Is that so bad? The obvious solution to your objections is to lower the scope to subtasks. "Design a fusion reactor that will likely work". "Using the given robots and containers full of parts, construct the auxillary power subsystem". And so on.
Humans check all the subtasks and so do AI models. To keep the humans paying attention, a "red team" AI model could introduce obviously sabotaged output to the review queue, similar to how airport screeners occasionally see a gun or bomb digitally inserted.
And you ...
I think the overall goal in this proposal is to get a corrigible agent capable of bounded tasks (that maybe shuts down after task completion), rather than a sovereign?
One remaining problem (ontology identification) is making sure your goal specification stays the same for a world-model that changes/learns.
Then the next remaining problem is the inner alignment problem of making sure that the planning algorithm/optimizer (whatever it is that generates actions given a goal, whether or not it's separable from other components) is actually pointed at the goal you've specified and doesn't have any other goals mixed into it. (see Context Disaster for more detail on some of this, optimization daemons, and actual effectiveness). Part of this problem is making sure the system is stable under reflection.
Then you've got the outer alignment problem of making sure that your fusion power plant goal is safe to optimize (e.g. it won't kill people who get in the way, doesn't have any extreme effects if the world model doesn't exactly match reality, or if you've forgotten some detail). (See Goodness estimate bias, unforeseen maximum).
Ideally here you build in some form of corrigibility and other fail-safe mechanisms, so that you can iterate on the details.
That's all the main ones imo.

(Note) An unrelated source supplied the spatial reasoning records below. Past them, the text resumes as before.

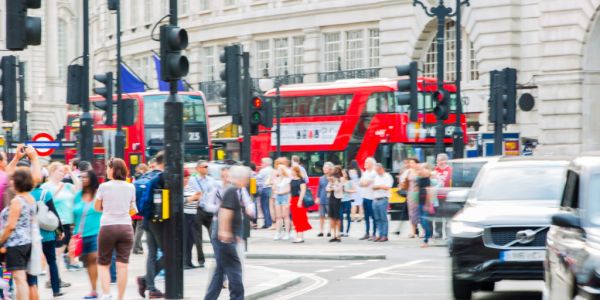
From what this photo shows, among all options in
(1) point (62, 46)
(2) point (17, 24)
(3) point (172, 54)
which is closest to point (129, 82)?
(3) point (172, 54)

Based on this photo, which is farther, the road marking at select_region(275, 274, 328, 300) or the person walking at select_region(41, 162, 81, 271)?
the person walking at select_region(41, 162, 81, 271)

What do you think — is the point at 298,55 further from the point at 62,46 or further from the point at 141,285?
the point at 62,46

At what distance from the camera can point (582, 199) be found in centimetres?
1095

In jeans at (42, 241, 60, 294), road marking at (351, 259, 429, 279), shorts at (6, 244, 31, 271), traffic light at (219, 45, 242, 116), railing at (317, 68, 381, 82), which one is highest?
railing at (317, 68, 381, 82)

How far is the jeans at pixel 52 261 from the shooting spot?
16688 millimetres

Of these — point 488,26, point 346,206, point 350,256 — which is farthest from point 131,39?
point 350,256

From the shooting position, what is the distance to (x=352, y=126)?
44469 mm

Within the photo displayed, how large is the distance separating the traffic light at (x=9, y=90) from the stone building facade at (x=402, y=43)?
867 inches

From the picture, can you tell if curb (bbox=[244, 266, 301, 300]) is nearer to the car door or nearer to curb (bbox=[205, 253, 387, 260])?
curb (bbox=[205, 253, 387, 260])

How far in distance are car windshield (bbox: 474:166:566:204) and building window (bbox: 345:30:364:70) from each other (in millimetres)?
38575

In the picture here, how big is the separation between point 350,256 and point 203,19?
40777 mm

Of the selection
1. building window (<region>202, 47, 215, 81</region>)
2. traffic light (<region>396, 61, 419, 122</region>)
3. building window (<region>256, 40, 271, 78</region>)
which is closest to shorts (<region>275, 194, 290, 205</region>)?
traffic light (<region>396, 61, 419, 122</region>)

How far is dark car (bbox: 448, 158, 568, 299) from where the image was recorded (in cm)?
1533

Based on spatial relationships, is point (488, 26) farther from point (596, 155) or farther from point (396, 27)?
point (596, 155)
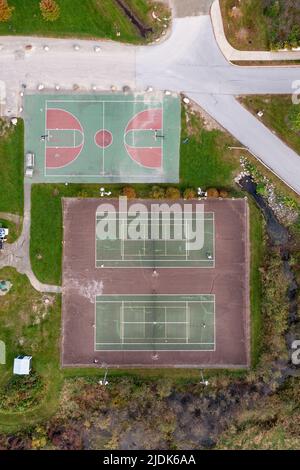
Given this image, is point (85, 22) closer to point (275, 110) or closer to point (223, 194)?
point (275, 110)

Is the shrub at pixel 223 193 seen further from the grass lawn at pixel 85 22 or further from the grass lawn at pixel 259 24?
the grass lawn at pixel 85 22

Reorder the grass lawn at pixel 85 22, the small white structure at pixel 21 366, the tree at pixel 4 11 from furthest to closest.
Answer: the grass lawn at pixel 85 22
the small white structure at pixel 21 366
the tree at pixel 4 11

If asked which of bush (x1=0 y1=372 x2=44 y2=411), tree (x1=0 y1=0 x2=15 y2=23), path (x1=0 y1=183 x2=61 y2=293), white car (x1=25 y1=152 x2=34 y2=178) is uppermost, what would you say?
tree (x1=0 y1=0 x2=15 y2=23)

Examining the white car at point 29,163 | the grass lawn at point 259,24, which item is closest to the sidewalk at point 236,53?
the grass lawn at point 259,24

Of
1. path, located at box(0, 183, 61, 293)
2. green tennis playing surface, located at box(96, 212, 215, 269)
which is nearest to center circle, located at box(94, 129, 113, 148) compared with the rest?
green tennis playing surface, located at box(96, 212, 215, 269)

Conditional on solving the above, and actively trying to foresee other difficult-to-iterate problems, I think it'd be relatively easy to foresee and fix remaining issues.
Assume you have a world-model that is nicely factored into spatially localized variables that contain interesting-to-you concepts. (Yes, that's a big assumption, but are there any known difficulties with the proposal if we grant this assumption?)

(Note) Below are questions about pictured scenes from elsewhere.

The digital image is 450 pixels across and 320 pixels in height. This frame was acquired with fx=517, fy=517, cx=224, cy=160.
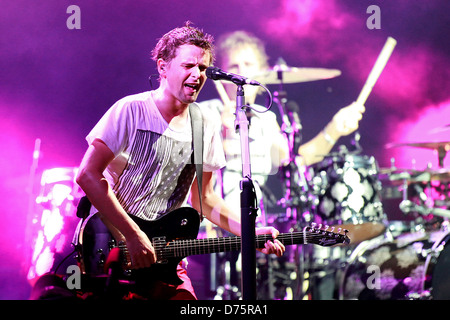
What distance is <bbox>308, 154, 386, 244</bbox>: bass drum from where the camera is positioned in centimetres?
513

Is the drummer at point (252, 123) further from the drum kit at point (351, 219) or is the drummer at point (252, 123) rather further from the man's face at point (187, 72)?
the man's face at point (187, 72)

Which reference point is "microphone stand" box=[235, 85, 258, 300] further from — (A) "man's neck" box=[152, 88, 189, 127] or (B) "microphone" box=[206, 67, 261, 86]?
(A) "man's neck" box=[152, 88, 189, 127]

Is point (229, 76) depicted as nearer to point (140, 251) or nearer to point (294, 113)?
point (140, 251)

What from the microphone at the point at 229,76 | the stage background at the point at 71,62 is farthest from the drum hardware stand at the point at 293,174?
the microphone at the point at 229,76

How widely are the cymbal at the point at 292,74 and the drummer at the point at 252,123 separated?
8 centimetres

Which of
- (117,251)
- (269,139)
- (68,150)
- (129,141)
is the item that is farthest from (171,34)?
(269,139)

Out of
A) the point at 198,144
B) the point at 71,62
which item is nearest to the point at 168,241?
the point at 198,144

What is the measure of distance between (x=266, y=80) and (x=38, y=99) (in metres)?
2.25

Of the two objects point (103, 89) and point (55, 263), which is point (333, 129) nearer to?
point (103, 89)

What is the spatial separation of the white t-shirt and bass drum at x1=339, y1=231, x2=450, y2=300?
237 cm

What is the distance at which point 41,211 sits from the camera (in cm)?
428

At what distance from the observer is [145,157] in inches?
117
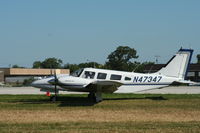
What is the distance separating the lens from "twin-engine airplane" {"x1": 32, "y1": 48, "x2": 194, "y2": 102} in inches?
832

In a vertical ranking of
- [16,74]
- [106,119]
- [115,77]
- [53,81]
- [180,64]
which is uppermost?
[180,64]

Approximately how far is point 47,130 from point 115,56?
87785 millimetres

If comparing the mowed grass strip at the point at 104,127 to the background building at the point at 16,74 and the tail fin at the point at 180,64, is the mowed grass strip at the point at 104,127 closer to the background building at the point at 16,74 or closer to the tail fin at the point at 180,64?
the tail fin at the point at 180,64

Pick some Markov blanket (which contains some actuators) as the bounds for your AI intervention.
Represent your goals as a causal graph (or computer program, or whatever) that fits within these bounds. For instance if you want a fusion power plant, represent it as something that takes in water and produces helium and electricity.
Perform a Pearlian counterfactual surgery where you cut out the variables within the Markov blanket and replace them with a program representing your high-level goal, and then optimize the action variables to match the behavior of the counterfactual graph.